Bristol County underperformed the rest of Massachusetts in terms of its poverty rate, median rates of average household income and higher education achievement in 2011. The poverty rate in Bristol County was 11.3% compared to 10.7% for the entire state. The median household income in Bristol County was $55,813 compared to $65,981 for the state of Massachusetts. The US Census also found that 25.1% of Bristol County residents aged 25 years and older attained a Bachelor's degree compared to 38.7% in Massachusetts.[9]

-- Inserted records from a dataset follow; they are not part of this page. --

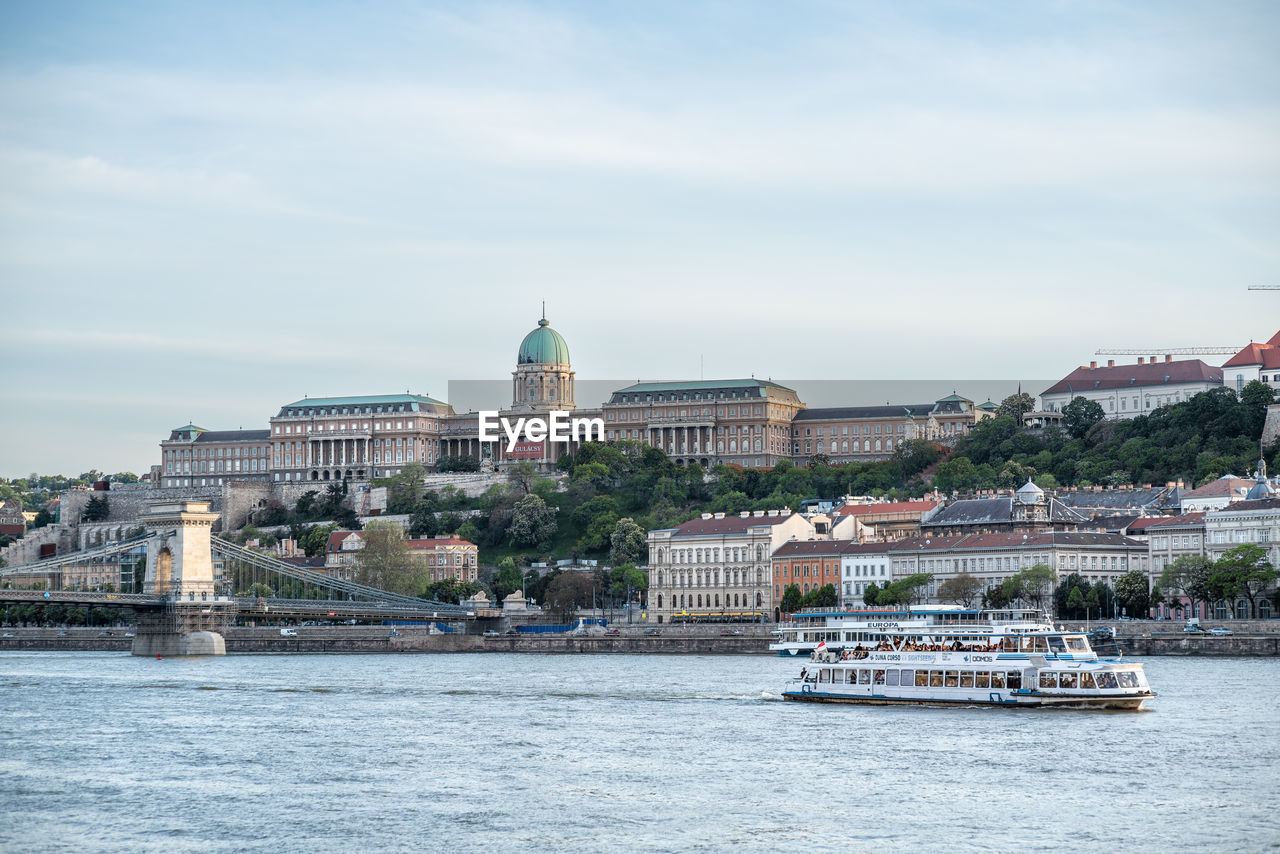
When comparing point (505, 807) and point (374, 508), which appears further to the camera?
point (374, 508)

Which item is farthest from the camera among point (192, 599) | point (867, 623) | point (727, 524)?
point (727, 524)

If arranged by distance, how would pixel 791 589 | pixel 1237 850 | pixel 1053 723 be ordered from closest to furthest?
pixel 1237 850, pixel 1053 723, pixel 791 589

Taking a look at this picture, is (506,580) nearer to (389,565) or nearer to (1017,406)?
(389,565)

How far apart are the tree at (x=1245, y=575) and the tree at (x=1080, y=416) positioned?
1822 inches

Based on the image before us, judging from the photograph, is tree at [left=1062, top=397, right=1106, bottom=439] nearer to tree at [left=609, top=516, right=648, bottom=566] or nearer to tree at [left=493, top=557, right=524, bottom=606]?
tree at [left=609, top=516, right=648, bottom=566]

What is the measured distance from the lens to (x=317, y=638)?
9069 centimetres

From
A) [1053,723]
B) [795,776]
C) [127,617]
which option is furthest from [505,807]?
[127,617]

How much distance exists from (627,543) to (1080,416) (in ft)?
104

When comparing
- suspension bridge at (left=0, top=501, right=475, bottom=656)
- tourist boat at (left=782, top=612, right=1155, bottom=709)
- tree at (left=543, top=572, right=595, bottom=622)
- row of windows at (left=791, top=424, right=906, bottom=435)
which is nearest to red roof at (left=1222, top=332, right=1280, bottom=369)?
row of windows at (left=791, top=424, right=906, bottom=435)

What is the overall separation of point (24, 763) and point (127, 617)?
74.6m

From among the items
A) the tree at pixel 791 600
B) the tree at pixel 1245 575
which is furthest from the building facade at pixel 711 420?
the tree at pixel 1245 575

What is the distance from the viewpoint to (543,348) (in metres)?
166

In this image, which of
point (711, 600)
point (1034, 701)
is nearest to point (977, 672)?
point (1034, 701)

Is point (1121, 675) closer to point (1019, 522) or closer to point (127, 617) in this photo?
point (1019, 522)
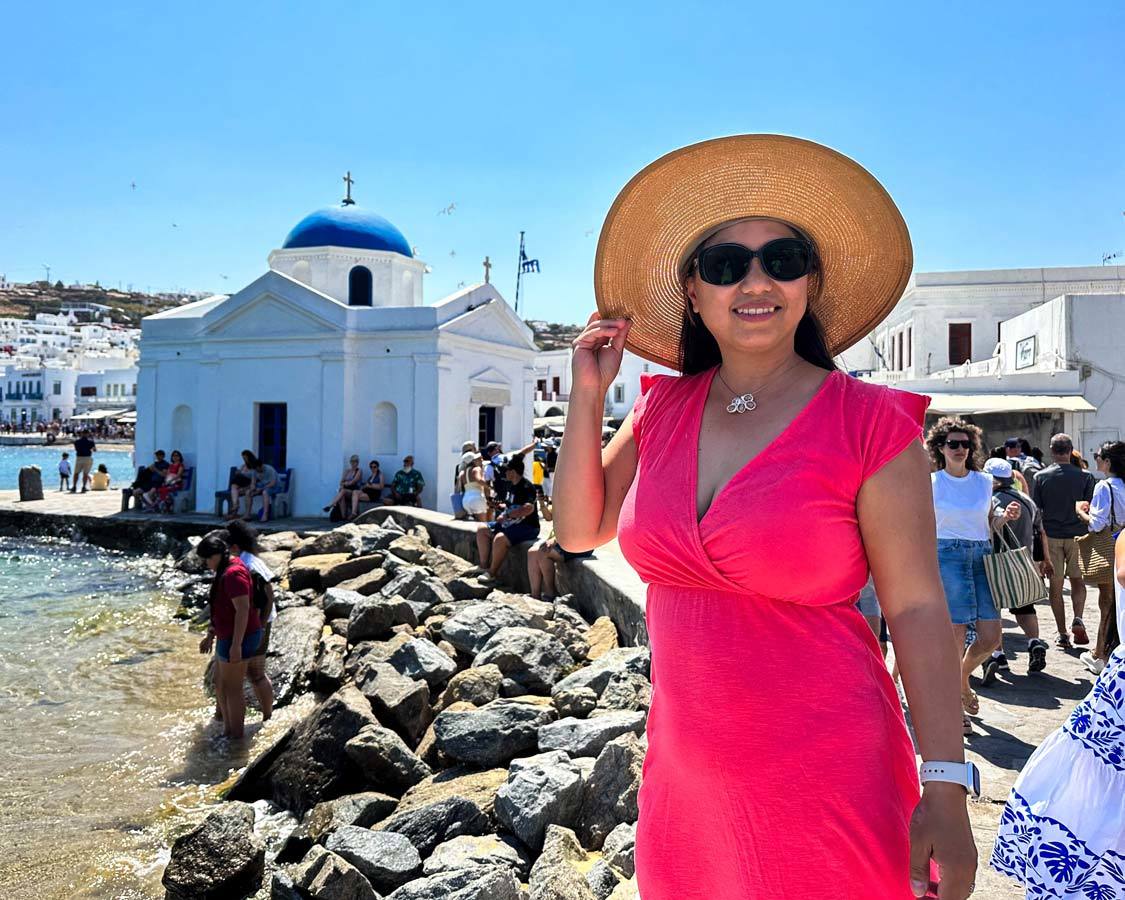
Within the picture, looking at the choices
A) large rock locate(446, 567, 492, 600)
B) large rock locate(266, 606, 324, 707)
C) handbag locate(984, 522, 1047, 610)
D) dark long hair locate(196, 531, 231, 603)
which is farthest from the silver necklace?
large rock locate(446, 567, 492, 600)

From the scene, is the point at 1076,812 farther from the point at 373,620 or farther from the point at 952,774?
the point at 373,620

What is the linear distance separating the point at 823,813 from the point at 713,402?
2.71 ft

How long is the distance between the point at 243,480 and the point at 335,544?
17.0ft

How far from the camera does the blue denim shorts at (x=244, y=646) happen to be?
6766 millimetres

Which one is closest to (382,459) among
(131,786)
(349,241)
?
(349,241)

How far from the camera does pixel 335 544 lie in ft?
41.4

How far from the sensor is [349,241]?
2022cm

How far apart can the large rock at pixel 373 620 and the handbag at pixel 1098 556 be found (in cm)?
612

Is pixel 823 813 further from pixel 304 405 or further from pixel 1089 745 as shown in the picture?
pixel 304 405

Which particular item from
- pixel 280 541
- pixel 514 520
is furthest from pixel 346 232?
pixel 514 520

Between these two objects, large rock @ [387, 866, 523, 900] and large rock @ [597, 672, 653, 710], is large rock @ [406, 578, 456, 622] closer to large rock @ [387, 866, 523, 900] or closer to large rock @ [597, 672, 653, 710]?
large rock @ [597, 672, 653, 710]

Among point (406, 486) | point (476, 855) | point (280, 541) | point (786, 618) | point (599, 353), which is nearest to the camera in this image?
point (786, 618)

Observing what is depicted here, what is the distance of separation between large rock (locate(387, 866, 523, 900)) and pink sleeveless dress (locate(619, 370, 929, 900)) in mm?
1896

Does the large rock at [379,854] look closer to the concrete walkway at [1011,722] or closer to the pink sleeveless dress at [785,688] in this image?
the concrete walkway at [1011,722]
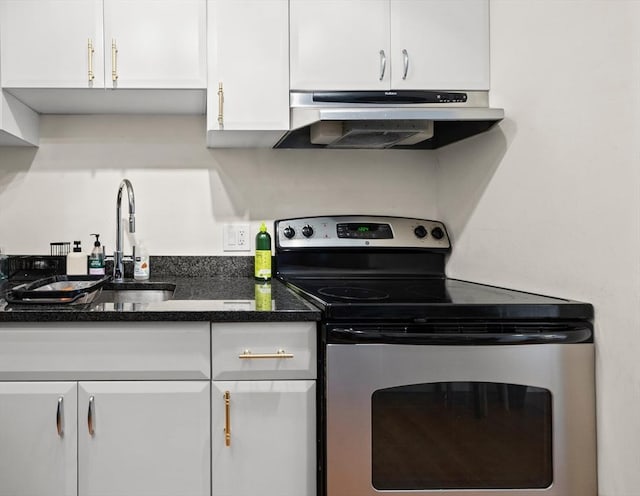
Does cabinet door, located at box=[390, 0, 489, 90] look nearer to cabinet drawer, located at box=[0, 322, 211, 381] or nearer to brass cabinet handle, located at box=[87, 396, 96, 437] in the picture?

Racial Demographics, 2012[9]
Race Bristol County (%) Massachusetts (%)
White 91.1 83.7
Black or African American 4.3 7.9
American Indian and Alaska Native 0.6 0.5
Asian 2.1 5.8
Native Hawaiian and Other Pacific Islander 0.1 0.1
Two or More Races 1.8 2.0
Hispanic or Latino 6.4 10.1

Party Affiliation, 2012[10]
Party Registered Voters  % of Total
Democratic 123,044 36.43
Republican 34,914 10.34
Green-Rainbow 320 0.09
Unaffiliated 177,632 52.60
Other 1,800 0.53

Note: The United States Census Bureau considers "Hispanic or Latino" to be a place of origin rather than a race. Citizens may report both their race and their place of origin, and as a result, the percentages in each column of the racial demographics table may exceed 100 percent.[11][12]